▶ **RECORDS SUPPLIED**:

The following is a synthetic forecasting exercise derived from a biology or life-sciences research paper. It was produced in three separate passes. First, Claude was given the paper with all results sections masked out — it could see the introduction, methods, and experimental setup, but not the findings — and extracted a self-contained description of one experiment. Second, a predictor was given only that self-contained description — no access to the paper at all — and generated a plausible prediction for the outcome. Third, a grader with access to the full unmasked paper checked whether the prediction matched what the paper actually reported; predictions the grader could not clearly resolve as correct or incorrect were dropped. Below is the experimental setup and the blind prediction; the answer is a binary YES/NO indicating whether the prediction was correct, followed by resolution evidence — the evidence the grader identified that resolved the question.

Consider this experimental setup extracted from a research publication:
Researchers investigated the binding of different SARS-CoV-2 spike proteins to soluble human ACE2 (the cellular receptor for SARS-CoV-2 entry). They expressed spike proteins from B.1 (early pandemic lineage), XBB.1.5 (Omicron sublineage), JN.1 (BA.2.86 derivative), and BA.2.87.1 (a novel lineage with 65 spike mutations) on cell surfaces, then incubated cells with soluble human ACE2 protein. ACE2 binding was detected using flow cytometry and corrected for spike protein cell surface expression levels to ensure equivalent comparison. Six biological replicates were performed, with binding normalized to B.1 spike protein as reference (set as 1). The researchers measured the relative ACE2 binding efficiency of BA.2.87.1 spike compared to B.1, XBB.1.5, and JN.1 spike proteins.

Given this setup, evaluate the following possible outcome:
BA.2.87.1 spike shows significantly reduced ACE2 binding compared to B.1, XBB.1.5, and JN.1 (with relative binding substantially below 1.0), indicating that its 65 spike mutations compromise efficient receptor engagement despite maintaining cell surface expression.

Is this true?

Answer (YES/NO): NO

▶ **TASK GOAL**: Lines of the material that contain the word "this" are to be gathered.

▶ **ANSWER BELOW**:
Consider this experimental setup extracted from a research publication:
Given this setup, evaluate the following possible outcome:
Is this true?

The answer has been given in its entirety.